Tressel found out in April 2010 that his players were taking improper benefits from a local tattoo-parlor owner. Despite contractual and NCAA obligations to report it, he didn't tell anyone at the university or the NCAA for more than nine months. And what was just a five-game suspension for five players suddenly blossomed into a major violation that included a coach knowingly playing ineligible players throughout the 2010 season.
"Coach Tressel acknowledged that when he received the information, he knew the players could not sell the memorabilia or receive preferential treatment," Tressel said through his attorney in response to the allegations. "He also understood that the university policy called for him to notify the compliance office regarding possible violations.

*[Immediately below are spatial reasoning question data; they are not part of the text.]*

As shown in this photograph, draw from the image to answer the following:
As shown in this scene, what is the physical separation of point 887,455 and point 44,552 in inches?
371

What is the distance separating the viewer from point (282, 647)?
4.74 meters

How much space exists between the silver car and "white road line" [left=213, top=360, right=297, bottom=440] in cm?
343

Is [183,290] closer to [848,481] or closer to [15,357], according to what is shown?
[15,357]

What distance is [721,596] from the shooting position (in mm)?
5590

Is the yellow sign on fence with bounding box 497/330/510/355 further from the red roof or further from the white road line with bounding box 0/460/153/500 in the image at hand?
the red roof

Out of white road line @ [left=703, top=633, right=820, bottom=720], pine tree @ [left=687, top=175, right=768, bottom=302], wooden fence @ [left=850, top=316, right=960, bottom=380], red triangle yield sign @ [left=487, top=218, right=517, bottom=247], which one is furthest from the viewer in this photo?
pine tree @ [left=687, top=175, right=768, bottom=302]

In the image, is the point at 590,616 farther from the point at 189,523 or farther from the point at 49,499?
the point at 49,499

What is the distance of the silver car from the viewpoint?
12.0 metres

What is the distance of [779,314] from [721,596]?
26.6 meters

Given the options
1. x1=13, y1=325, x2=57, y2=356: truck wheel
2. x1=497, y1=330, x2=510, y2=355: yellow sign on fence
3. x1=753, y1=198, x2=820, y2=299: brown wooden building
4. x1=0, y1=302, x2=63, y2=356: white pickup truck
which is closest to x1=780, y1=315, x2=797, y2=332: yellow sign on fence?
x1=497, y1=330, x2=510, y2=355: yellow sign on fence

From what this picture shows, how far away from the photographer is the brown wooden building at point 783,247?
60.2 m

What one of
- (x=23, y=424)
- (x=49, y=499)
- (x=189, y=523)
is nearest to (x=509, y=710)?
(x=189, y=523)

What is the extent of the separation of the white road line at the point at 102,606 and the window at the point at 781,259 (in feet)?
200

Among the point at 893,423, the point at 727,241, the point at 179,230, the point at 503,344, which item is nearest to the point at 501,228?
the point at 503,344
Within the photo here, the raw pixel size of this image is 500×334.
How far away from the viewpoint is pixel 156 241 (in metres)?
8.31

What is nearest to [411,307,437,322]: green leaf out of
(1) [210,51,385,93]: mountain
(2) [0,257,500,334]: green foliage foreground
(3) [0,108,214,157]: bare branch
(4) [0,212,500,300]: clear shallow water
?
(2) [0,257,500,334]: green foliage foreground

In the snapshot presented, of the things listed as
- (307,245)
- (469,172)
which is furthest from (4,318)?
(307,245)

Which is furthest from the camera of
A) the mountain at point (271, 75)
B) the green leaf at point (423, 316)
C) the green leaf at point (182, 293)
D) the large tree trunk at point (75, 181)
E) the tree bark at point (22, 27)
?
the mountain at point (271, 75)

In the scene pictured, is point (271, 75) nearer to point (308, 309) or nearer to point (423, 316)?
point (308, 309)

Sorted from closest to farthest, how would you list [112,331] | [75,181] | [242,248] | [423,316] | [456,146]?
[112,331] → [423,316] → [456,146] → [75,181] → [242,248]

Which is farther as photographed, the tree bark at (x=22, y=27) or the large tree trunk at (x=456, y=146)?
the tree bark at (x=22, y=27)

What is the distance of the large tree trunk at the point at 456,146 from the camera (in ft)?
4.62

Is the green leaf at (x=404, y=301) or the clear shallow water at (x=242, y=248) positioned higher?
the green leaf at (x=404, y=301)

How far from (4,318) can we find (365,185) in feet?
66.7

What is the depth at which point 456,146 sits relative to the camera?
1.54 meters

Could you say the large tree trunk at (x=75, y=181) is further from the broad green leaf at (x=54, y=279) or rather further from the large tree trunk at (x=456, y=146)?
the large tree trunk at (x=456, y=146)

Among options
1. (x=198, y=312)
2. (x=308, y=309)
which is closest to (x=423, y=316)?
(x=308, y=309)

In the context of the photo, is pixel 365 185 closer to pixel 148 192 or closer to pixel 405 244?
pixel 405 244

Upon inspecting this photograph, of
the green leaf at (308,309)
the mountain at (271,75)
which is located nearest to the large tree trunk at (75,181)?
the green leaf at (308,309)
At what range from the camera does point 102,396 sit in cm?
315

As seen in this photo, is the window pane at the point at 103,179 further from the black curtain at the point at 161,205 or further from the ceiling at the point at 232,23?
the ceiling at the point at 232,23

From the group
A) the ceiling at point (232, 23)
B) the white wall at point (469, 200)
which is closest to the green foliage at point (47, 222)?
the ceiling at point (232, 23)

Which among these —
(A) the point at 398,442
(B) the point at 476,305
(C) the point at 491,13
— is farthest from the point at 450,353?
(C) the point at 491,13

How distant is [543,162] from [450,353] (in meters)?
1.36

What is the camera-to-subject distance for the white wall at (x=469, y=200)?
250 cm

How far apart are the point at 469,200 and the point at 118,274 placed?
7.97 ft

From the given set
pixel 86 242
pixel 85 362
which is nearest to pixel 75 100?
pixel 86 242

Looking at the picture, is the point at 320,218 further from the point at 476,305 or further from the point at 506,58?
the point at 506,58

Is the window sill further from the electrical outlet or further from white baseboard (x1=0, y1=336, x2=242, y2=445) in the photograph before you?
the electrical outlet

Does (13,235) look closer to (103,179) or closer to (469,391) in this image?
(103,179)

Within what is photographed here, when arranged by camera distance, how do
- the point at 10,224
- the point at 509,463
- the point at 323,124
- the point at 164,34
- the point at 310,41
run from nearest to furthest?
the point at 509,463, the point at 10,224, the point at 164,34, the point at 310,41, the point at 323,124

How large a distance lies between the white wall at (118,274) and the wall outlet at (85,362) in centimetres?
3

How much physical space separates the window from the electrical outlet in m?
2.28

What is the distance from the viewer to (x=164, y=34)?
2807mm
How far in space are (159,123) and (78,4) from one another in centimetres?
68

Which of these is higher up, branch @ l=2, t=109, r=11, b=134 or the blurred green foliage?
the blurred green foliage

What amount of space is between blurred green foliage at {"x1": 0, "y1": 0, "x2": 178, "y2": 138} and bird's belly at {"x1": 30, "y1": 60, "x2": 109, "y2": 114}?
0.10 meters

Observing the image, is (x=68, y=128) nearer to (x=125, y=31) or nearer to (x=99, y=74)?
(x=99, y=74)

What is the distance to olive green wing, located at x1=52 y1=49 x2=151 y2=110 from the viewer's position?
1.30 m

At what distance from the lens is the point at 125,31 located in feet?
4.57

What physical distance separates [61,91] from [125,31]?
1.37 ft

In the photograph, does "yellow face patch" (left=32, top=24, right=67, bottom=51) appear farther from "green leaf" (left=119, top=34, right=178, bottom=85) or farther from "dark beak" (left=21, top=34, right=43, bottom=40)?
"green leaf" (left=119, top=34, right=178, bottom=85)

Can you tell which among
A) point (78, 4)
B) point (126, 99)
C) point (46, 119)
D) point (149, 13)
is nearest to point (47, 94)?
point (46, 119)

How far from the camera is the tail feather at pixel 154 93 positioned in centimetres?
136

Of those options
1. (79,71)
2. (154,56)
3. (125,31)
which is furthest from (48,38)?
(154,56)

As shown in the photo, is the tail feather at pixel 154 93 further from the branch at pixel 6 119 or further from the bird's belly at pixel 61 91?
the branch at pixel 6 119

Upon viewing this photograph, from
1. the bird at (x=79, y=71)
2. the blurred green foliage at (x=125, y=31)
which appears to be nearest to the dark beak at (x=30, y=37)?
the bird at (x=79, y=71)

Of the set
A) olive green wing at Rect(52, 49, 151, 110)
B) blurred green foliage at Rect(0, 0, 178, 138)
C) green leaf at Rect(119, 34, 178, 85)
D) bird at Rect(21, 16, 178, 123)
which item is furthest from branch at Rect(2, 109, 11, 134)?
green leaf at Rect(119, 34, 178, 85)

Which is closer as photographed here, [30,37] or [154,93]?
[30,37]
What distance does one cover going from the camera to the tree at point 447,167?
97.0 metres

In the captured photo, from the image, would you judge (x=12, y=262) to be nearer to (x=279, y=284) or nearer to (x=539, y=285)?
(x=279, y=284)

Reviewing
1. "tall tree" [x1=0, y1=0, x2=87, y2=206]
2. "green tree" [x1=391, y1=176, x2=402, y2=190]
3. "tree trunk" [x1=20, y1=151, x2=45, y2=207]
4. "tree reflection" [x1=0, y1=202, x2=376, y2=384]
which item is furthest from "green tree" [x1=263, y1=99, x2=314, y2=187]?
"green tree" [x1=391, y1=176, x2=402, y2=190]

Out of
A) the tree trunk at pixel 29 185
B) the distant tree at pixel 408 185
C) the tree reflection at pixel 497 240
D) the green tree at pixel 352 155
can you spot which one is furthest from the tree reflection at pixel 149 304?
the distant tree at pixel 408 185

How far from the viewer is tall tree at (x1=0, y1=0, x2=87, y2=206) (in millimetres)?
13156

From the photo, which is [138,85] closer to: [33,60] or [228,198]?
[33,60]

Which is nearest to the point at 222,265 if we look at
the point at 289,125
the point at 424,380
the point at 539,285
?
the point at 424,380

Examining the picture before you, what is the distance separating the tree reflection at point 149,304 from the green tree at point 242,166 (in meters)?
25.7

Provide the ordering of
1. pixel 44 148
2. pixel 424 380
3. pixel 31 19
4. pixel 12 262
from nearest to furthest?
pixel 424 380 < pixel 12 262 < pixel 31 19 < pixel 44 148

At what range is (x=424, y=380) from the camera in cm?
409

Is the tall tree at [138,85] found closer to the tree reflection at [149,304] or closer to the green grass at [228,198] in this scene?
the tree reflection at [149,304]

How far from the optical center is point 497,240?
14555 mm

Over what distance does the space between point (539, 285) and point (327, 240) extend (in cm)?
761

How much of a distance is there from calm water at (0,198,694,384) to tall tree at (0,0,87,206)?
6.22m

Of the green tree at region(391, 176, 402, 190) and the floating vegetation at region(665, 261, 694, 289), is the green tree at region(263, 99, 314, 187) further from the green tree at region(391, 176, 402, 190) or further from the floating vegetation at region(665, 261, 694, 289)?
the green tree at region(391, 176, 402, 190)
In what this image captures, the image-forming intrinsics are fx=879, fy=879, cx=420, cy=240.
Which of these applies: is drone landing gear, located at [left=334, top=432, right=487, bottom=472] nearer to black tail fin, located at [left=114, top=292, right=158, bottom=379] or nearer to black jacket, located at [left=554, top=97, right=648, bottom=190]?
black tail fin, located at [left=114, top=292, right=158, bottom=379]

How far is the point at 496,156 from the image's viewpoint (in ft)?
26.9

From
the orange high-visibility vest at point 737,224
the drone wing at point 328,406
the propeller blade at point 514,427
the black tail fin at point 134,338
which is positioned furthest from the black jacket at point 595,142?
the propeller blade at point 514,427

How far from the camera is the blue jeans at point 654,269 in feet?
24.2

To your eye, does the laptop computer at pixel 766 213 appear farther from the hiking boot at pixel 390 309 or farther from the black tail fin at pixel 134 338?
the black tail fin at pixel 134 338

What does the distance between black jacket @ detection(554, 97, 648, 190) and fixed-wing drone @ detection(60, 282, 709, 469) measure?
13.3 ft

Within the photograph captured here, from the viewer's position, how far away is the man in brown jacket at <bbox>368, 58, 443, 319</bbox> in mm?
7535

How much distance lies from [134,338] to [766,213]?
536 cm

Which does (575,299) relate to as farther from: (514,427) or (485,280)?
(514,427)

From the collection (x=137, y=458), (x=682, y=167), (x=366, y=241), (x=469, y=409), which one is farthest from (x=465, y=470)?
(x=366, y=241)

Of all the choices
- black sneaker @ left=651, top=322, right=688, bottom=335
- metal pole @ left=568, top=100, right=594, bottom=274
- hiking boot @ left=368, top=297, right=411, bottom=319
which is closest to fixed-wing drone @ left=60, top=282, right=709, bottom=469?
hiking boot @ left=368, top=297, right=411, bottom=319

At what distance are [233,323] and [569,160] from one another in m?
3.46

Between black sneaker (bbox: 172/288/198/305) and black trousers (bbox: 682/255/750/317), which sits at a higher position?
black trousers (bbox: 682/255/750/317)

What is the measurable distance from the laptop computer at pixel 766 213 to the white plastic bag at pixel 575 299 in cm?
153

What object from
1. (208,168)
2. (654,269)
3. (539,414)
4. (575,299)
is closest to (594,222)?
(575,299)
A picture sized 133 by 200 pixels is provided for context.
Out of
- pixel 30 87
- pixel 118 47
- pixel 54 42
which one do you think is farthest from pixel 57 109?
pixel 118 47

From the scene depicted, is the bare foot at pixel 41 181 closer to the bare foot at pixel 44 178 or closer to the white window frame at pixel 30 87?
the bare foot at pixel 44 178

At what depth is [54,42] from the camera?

He has explained his thinking at the time, but offers no excuses here for his decisions."
In a reversal, Ohio State — which earlier said it had asked for Tressel's resignation on May 30 — said Friday it had now agreed to allow him to call it a retirement. The school also said he did not have to pay a $250,000 fine levied against him for his actions. On top of that, Tressel will receive the last month of his base pay ($54,000), has agreed to cooperate when Ohio State goes before the NCAA infractions committee on Aug. 12, and both he and the university agreed that they wouldn't sue each other.
Just last month Ohio State President E. Gordon Gee vowed that Tressel "will pay the fine."
The response to the NCAA doesn't mean Ohio State's woes are over. The governing body for college sports could still impose tougher sanctions, such as a ban on postseason play and a reduction in scholarships. The NCAA is expected to hand down its sanctions six to eight weeks after the August hearing.